The datasets are Cifar10 (which is hosted on the local SSD), ImageNet1k (which is hosted on a network drive) and “FakeData” (which is generated by the CPU on the fly and doesn’t use the Disk at all).
So after setting everything up i have six runs, two with each dataset.
The runtime is what I expect: 3 mins for cifar and fakeData and 8 mins for imagenet (10_000 images each)
However in the WandB dashboard all runs show up with the same value for disk utilization
image

Is there some local library missing? I already looked at the documentation and installed nvidia-ml-py3

Note that the runs are started after another and do not run at the same time.

Thanks :slight_smile:

Hi Lukas!

Thank you for writing in! Could you send me a link to your workspace where you are seeing this behavior?

Are you also seeing this across multiple projects that are ran on your hardware?

Warmly,
Artsiom

Hi Lukas,

We wanted to follow up with you regarding your support request as we have not heard back from you. Please let us know if we can be of further assistance or if your issue has been resolved.

Best,
Weights & Biases

Hey, thanks for your answer!
Yeah, I’m essentially seeing this for every run I do. One example workspace would be this.
As I’m starting the runs using the SLURM job management system, the jobs are executed on different nodes each time. Generally, they all have a SSD to put the results on, and the SSD is cleared after every run. No matter for how long I train or what dataset I use, it’s always some constant value between 60 and 70%.
Do you know by any chance what WandB uses to access the disk utilization so i can find out if it is properly installed on the compute nodes?

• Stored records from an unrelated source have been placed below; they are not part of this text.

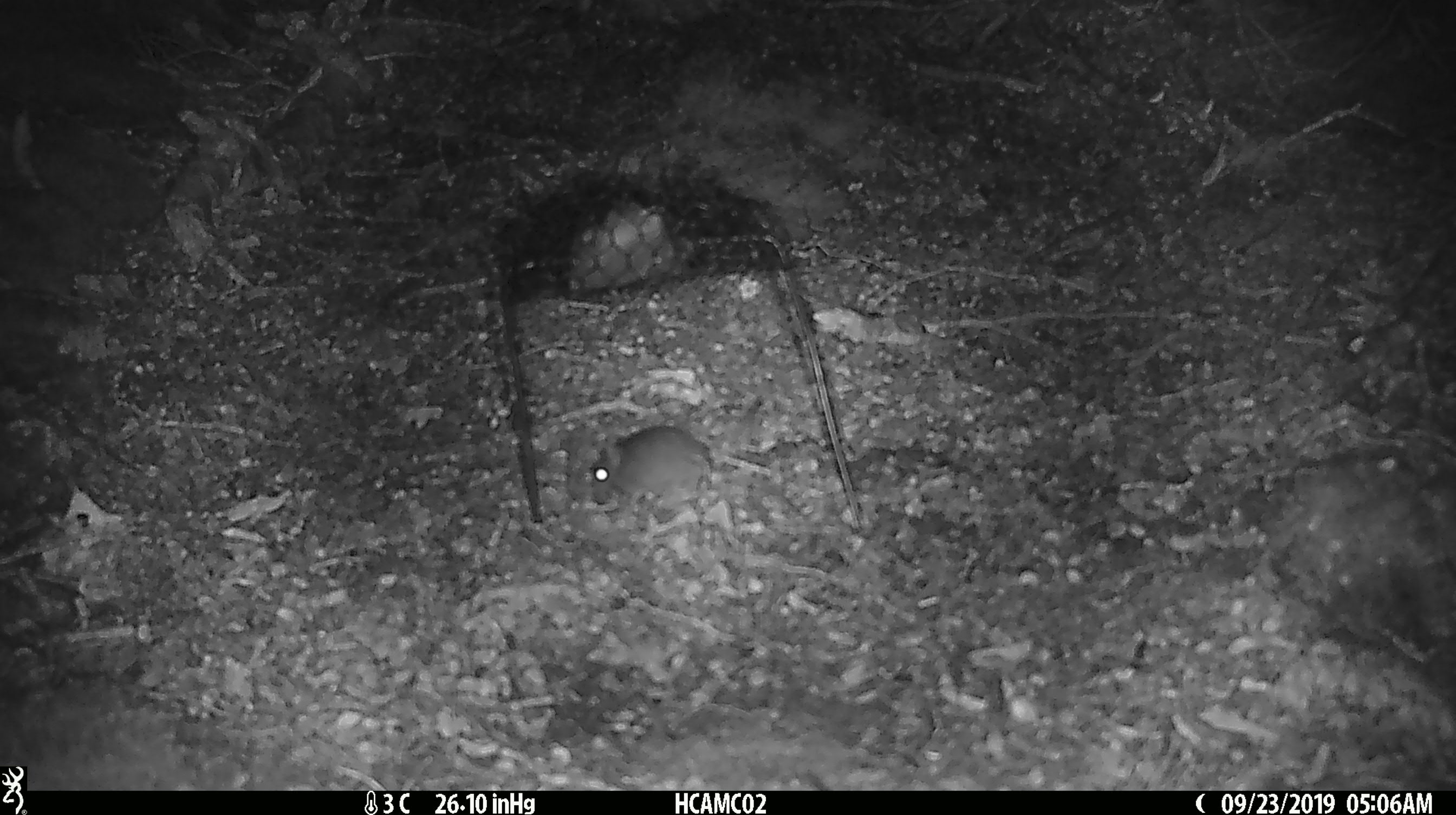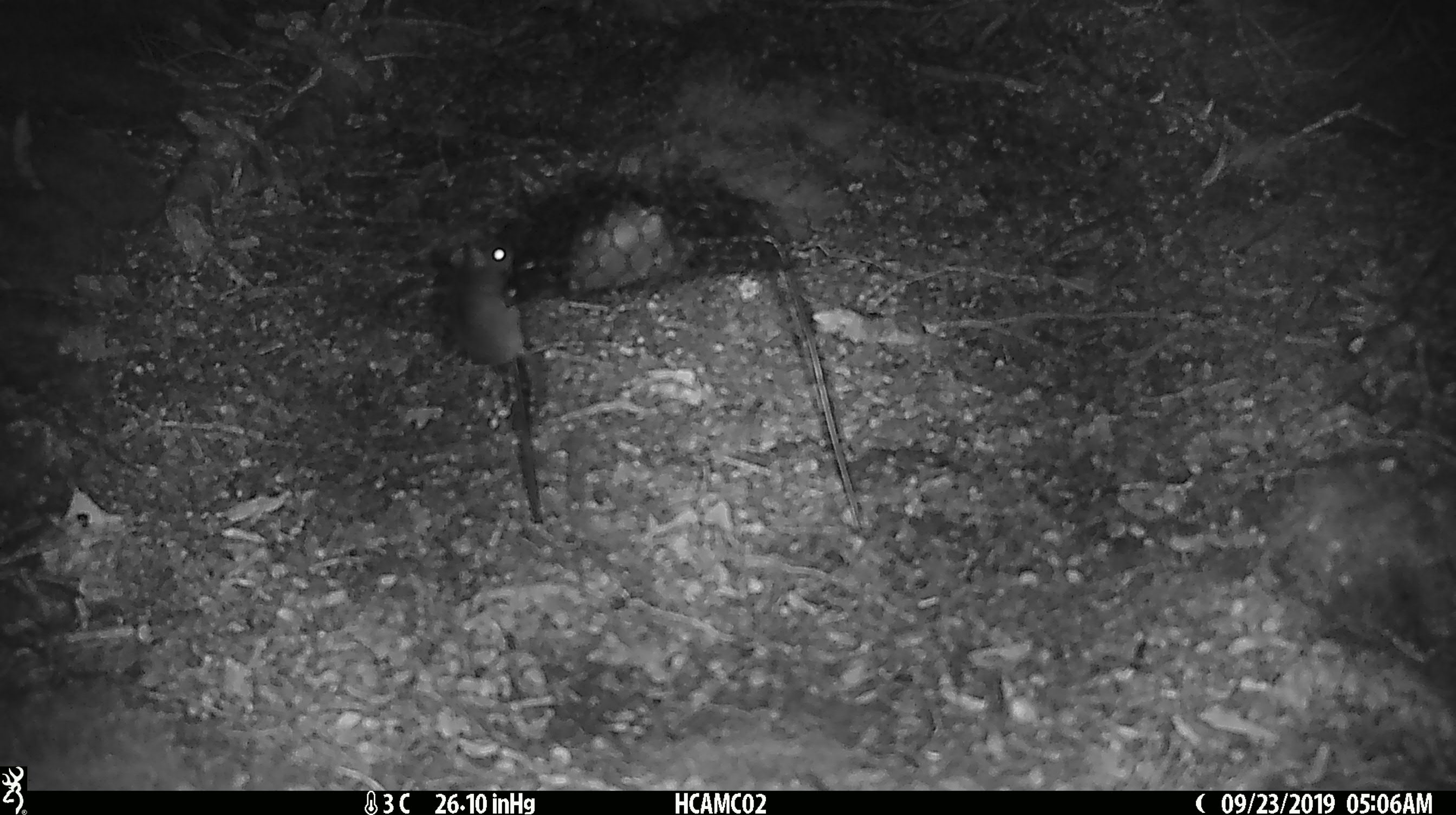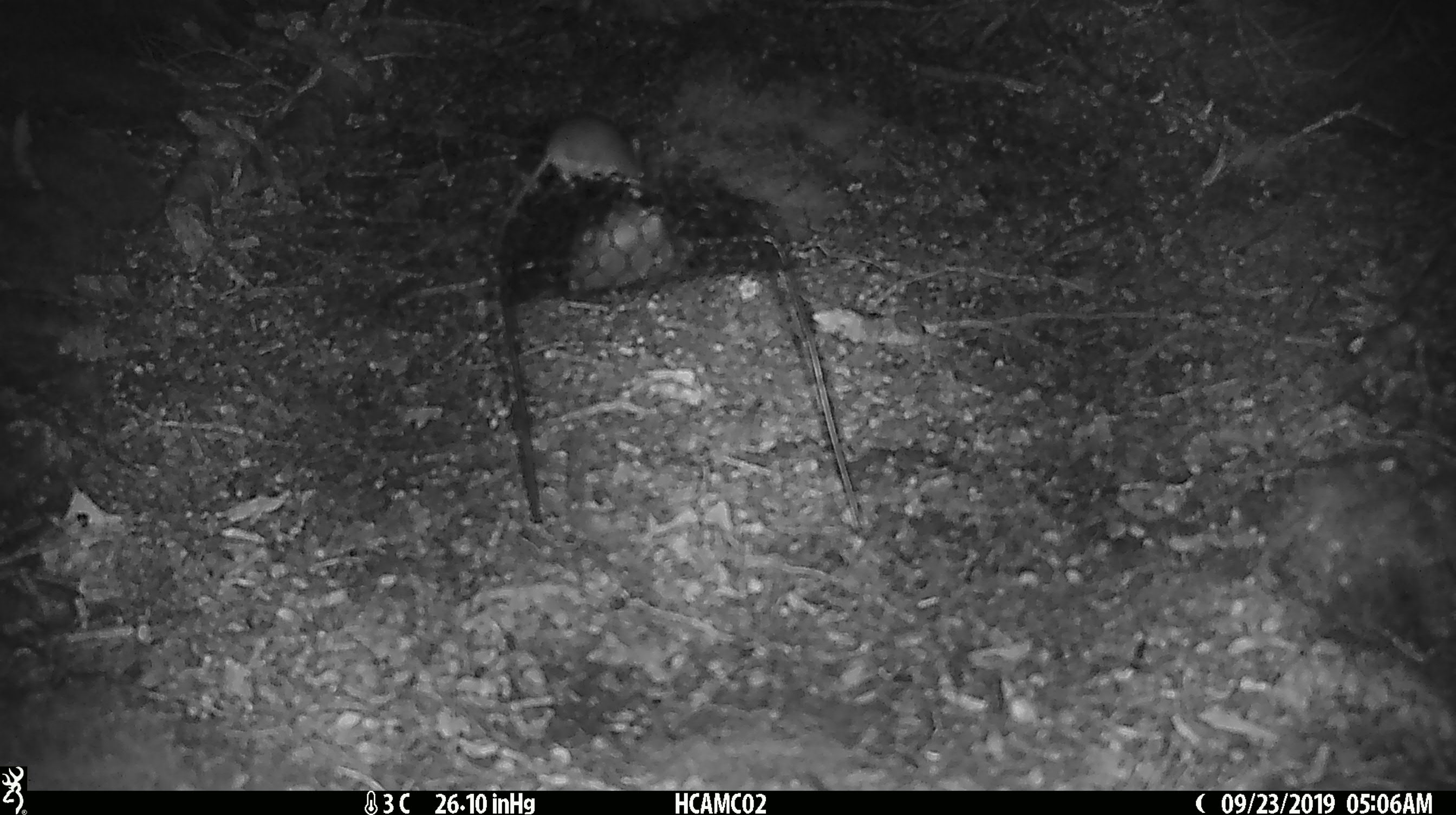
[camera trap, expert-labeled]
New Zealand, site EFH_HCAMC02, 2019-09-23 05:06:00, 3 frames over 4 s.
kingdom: Animalia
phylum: Chordata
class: Mammalia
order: Rodentia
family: Muridae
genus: Mus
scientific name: Mus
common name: mouse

Wandb uses psutil library for tracking disk utilization and after looking a bit deeper into it, the behavior does look strange. I think what’s happening here is that instead of having disk utilization over time, the final chart product in the UI shows a single line, which represents a single number that is the average % of disk utilization.

Thank you for bringing this up we will look deeper into this, because this does seem like a potential bug. This straight line shows up on pretty much every single project in the UI.

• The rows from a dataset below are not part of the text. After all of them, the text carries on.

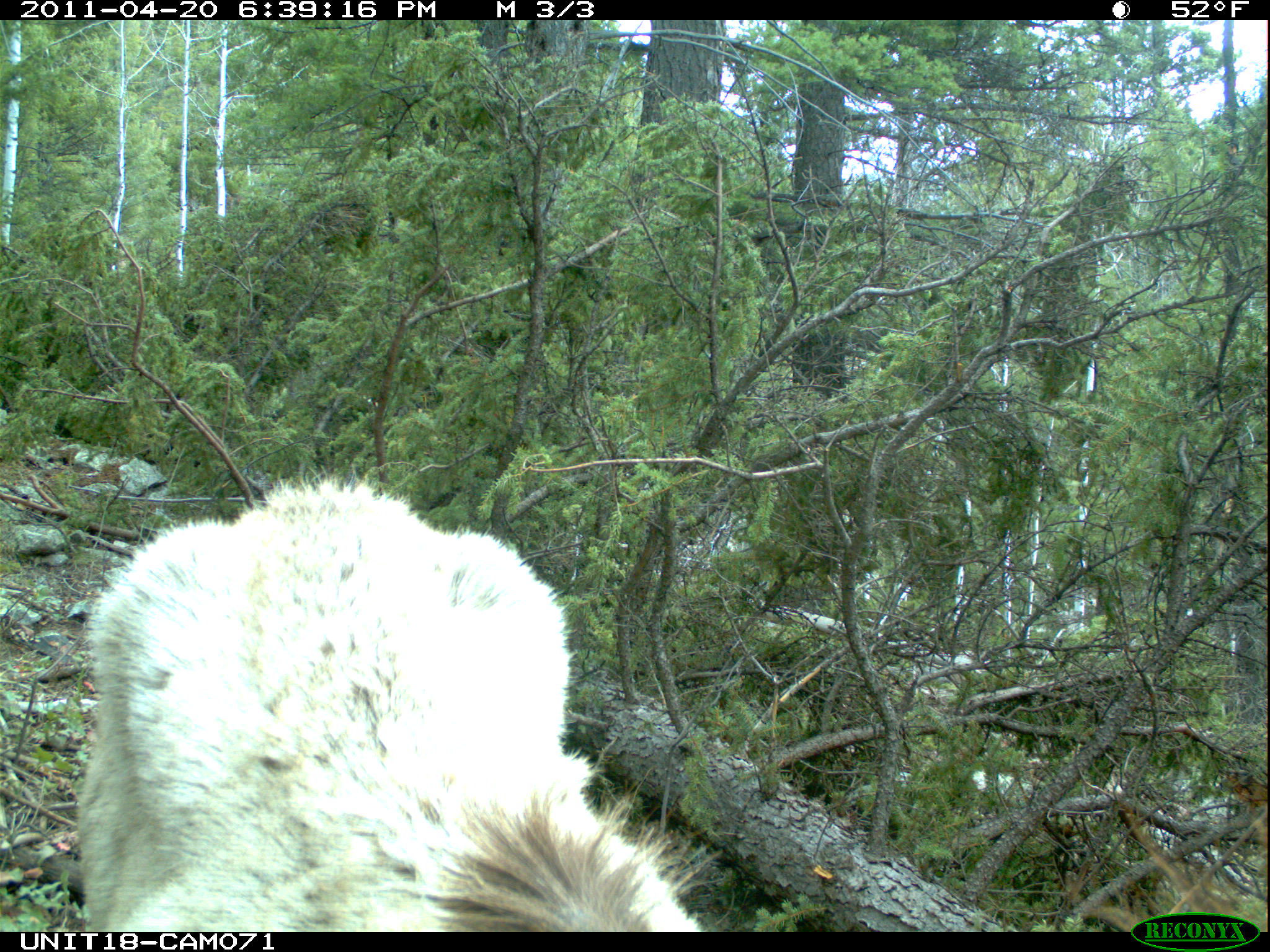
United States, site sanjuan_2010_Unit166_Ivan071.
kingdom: Animalia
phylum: Chordata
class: Mammalia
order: Artiodactyla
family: Cervidae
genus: Cervus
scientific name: Cervus elaphus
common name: red deer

I just checked again, psutil is in fact installed via pypi.
After playing around with it, I found out psutil.disk_usage returns the used up space on the disk.
Maybe there was a misunderstanding on my part as i thought the WandB metric was supposed to return the I/O activity of the disk, not the used up space.
Should i write a bug report? :slight_smile:

I don’t think you are misunderstanding it at all. It does sound like it should be the I/O activity and not the disk_usage. I will definitely create an internal ticket on my side and report it to our engineering team. Thank you for checking

1 Like

This topic was automatically closed 60 days after the last reply. New replies are no longer allowed.